Answering the question on the evolving cost of money, Michał Dybuła from BNP Paribas stated that one must understand that we are today entering the normalization cycle. He noticed that policymakers are forced to act quicker than in other developed countries. The reasons for that are higher inflation pressure, higher pre-pandemic growth rates, and thus an extremally tight labor market. The latter leads to wage inflation, which may be difficult to control and cause economic costs for society and business. According to Mr. Dybuła, interest rates will continue to grow to reach the 4% level. 

Asked about the importance of the EU funding role in the recovery plans, Mr. Paweł Wojciechowski of Polska 2050 confirmed the crucial role of EU support. At the same time, he noticed that Poland’s reputation in front of international institutions and investors might even be more critical. Talking about inflation, he mentioned a couple of factors, including supply chain issues, demand, fiscal, and currency policy, stating that 8.6% inflation is too high.

Both reputation and inflation, together with Poland – EU conflicts, are changing the investment climate in Poland. All the efforts should now be taken to keep the positive picture of Poland as a place to invest, which guarantees mid- and long-term growth.

Eliza Przeździecka added that based on preliminary data and recent PAIH publications, U.S. companies in Poland are leading in investment and job creation. Reinvestments, changing the scope (e.g. service centers opened by existing manufacturing entities), are significant and confirm lasting interests in location of business in Poland. On the other side, a growing number of job vacancies in the market (even 70% y/y in December 2021, according to Statistics Poland) will be a challenge for companies in 2022. 

Ms. Savescu underlined the need to assess the Polish economy’s ‘overheating’ risk. Indicators such as a quick recovery of results (Q2’2021), expected trends, and high inflation together with political uncertainty and geopolitical risk cannot be ignored, both short- and long-term.

Mr. Dybuła pointed out value chain and logistics as a top concern for managers in the coming year. Identifying potential bottlenecks or risk of extraordinary price changes in the whole value chain becomes more important than ever before to keep each company’s ecosystem (so also customers) sustainable and predictable. 

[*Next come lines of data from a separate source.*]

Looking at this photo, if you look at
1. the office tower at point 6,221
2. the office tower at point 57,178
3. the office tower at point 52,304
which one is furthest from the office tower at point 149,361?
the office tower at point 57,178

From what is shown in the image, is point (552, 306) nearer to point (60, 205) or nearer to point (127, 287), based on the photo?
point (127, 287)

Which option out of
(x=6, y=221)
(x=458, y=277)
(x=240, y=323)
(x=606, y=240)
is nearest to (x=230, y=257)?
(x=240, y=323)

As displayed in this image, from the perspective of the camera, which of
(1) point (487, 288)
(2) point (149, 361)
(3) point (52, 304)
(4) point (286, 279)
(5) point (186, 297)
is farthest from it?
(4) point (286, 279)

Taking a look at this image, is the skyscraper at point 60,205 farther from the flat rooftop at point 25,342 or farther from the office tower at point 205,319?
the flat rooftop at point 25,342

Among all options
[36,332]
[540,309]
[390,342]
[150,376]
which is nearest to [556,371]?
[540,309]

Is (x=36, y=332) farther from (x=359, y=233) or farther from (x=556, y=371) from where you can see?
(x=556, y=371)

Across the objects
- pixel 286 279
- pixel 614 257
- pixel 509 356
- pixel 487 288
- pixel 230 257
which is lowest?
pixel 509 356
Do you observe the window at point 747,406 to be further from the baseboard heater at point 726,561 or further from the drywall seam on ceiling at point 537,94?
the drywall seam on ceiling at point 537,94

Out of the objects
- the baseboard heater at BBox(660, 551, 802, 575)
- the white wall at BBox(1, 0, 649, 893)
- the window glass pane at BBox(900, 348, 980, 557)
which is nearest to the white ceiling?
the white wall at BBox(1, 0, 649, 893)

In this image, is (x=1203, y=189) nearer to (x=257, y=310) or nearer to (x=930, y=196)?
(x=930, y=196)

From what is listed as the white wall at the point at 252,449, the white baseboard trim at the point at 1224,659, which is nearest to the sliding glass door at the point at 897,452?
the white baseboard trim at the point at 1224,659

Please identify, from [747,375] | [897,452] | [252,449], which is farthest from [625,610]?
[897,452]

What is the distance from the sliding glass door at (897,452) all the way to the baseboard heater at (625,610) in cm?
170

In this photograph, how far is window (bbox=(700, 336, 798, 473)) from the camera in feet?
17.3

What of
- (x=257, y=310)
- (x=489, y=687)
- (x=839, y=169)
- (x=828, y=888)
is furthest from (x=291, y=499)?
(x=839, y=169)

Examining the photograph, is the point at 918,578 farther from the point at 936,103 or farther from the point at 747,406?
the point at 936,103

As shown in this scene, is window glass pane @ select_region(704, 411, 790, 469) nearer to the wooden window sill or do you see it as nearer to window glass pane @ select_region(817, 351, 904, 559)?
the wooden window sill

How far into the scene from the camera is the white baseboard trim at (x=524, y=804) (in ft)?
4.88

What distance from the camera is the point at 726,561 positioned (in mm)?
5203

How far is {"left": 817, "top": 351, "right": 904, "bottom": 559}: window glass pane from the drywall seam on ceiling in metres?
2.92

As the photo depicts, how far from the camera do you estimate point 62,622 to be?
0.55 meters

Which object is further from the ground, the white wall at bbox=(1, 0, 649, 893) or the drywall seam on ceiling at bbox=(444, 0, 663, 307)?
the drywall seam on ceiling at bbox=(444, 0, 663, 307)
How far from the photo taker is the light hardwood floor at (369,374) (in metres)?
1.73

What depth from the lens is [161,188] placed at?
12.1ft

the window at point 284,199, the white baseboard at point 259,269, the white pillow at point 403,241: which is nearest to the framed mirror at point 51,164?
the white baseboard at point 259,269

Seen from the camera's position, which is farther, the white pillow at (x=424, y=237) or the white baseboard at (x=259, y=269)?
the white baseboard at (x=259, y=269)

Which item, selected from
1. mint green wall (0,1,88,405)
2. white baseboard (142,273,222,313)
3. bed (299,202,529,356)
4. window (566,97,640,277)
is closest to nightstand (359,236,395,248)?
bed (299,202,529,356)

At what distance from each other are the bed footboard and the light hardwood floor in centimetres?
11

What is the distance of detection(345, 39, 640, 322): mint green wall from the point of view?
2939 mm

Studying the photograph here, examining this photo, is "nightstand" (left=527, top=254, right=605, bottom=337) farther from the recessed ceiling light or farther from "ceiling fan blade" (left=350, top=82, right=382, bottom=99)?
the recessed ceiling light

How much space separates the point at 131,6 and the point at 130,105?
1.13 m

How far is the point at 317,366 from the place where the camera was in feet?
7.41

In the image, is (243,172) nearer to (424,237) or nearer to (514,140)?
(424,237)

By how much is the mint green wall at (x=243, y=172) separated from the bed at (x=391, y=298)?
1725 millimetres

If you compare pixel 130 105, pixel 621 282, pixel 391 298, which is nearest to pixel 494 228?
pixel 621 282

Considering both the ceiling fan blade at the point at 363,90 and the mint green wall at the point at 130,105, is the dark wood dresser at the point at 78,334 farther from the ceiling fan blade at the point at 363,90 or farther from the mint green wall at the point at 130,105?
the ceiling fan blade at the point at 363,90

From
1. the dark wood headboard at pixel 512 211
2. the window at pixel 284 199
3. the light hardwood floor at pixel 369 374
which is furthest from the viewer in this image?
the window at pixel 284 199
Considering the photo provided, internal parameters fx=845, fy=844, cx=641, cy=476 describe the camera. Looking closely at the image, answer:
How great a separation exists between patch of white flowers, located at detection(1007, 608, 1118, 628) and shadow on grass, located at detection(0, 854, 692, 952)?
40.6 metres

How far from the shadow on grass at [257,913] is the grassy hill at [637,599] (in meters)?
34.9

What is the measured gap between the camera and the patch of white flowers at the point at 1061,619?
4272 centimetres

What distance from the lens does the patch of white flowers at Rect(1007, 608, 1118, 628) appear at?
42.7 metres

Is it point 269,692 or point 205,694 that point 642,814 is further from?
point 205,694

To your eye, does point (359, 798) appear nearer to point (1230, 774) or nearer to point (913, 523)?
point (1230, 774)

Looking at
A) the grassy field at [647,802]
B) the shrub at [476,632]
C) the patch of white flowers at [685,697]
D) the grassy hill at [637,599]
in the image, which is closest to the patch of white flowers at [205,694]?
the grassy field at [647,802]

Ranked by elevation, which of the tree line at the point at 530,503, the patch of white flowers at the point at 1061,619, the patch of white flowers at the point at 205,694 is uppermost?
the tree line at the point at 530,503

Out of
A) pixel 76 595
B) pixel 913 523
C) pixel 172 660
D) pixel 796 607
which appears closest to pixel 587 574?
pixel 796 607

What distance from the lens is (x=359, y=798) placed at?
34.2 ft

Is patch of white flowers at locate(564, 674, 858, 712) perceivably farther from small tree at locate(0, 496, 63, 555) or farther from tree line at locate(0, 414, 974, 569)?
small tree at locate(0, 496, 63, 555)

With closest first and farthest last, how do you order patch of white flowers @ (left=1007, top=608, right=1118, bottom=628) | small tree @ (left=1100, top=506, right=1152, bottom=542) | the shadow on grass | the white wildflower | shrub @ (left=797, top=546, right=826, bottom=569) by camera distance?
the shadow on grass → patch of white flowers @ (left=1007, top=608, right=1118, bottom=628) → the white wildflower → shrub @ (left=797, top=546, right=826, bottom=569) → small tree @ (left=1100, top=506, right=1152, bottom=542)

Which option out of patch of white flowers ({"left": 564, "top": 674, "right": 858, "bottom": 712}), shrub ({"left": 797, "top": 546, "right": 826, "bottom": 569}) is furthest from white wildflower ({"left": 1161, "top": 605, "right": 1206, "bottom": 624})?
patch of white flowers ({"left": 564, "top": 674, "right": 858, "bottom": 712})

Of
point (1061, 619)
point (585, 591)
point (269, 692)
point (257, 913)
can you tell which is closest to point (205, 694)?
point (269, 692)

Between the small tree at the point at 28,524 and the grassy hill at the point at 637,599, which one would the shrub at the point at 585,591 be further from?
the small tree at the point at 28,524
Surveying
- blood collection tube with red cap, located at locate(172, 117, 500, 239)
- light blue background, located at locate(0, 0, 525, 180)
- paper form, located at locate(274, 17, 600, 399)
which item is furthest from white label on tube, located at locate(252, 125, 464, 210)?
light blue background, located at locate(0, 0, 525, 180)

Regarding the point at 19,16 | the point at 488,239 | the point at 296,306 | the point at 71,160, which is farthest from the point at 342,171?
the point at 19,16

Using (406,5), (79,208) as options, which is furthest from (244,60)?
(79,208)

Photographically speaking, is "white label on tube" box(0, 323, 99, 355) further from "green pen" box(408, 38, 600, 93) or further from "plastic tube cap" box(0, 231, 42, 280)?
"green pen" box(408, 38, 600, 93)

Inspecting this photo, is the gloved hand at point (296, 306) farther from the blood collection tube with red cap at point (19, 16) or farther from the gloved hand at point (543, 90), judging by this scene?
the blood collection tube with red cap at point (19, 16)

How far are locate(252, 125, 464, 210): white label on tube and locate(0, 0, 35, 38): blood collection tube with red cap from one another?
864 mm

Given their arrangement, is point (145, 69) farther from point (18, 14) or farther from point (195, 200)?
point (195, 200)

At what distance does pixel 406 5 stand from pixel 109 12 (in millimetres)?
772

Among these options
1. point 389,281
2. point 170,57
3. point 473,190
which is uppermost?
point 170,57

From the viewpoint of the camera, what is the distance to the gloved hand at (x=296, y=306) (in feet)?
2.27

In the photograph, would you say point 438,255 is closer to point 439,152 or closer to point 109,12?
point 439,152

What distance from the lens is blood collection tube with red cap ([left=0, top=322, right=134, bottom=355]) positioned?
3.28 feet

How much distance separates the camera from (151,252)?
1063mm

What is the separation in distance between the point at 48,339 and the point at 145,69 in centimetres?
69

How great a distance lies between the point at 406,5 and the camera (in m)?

What will drive thinking about the economy in 2022? Answering that question, Mr. Wojciechowski listed: inflation, (Polish) conflicts with the EU, labor market tension with its challenges (social policy, society aging, budget zone salaries), and changes (migration, re-/up-skilling). Among the external factors, he mentioned the cost of money due to monetary policy and the impact on businesses.

Ms. Savescu added that there is a deficit of private investment in Poland compared to other countries in the region. She repeated that no matter the positive trend in FDI, all efforts – including keeping costs of capital low – must be made to keep attracting new investment, both foreign and domestic.

Highly skilled STEM specialist is still available in Poland – that, according to Ms. Przeździecka, is one of the competitive advantages of Poland. Nevertheless, employers must face demand for more flexible models of work expected by employees.